To be clinically relevant, an experimental model should appropriately reproduce the clinical situation physiologically and pathogenically.4 Experimental models can be either in vitro or in vivo.

In-vitro models are necessary in wound healing because of the orchestral fashion in which different cell types and the vascular and immune systems interact. In-vitro models are necessary in wound healing to study specific conditions, mechanisms of action, and the direct influence of therapeutics on individual cell types. Numerous in-vitro studies explore individual function and response to miscellaneous factors of cells such as keratinocytes,5,6,7–9 endothelial cells,10–12 fibrocytes,13–16 or molecules such as collagen,17 and many other components involved in wound healing. Additionally, in-vitro studies are often faster, cheaper, simpler, and more specific than in-vivo studies. In-vitro studies can also limit complications and variability.4

All findings derived from in-vitro studies have helped to elucidate important aspects of wound healing at the molecular level.

However, in-vitro studies often fail to reproduce the complexity of an organism and pathologic condition, making the in-vivo model a crucial tool for discoveries with clinical relevance to wound healing.
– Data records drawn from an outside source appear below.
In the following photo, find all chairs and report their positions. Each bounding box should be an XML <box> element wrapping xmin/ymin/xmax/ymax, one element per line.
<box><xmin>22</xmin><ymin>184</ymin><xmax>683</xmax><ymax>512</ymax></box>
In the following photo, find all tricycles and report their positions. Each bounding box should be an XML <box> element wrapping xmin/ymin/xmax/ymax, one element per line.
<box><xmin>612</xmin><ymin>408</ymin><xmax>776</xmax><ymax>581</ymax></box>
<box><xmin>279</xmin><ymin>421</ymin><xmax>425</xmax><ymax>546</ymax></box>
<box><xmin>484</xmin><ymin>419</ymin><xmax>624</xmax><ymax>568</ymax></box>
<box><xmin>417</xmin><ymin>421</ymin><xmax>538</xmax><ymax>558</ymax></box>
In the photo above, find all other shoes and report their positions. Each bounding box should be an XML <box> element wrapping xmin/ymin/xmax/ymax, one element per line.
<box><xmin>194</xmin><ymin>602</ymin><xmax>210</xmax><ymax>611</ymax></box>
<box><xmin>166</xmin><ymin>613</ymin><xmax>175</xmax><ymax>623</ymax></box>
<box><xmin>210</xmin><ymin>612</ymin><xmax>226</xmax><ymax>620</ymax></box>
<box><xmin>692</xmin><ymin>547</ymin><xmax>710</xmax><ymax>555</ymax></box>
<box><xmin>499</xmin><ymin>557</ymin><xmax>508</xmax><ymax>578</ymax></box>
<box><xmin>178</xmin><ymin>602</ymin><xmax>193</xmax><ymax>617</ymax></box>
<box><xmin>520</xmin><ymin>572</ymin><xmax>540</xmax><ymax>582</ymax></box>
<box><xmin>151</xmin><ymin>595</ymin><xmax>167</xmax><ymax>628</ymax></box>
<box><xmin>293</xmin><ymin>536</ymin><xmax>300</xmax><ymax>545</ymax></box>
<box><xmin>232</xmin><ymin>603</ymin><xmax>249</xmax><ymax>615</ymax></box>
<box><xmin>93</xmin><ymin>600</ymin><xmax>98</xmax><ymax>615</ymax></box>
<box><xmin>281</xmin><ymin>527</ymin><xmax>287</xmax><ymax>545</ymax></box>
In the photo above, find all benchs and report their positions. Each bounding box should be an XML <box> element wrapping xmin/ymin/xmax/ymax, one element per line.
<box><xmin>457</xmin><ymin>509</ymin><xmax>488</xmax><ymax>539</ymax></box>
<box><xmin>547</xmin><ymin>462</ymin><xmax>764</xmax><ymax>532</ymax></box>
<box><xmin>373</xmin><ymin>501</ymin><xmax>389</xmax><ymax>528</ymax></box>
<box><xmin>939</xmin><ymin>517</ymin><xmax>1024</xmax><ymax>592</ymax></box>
Researchers have studied in-vivo wound healing in a variety of species including pigs,18,19 rabbits,20–23 rats,24,25 and mice.2,4,26–32 The present review focuses on the mouse model, which has been instrumental throughout the development of the wound care field. Mice are appealing candidates for wound healing research because of their availability, low cost, and the ability to test a large number of animals in small facilities with highly reproducible results. In addition, the wide variety of knockouts and diseased mice available are important tools for the comprehension of wound healing mechanisms.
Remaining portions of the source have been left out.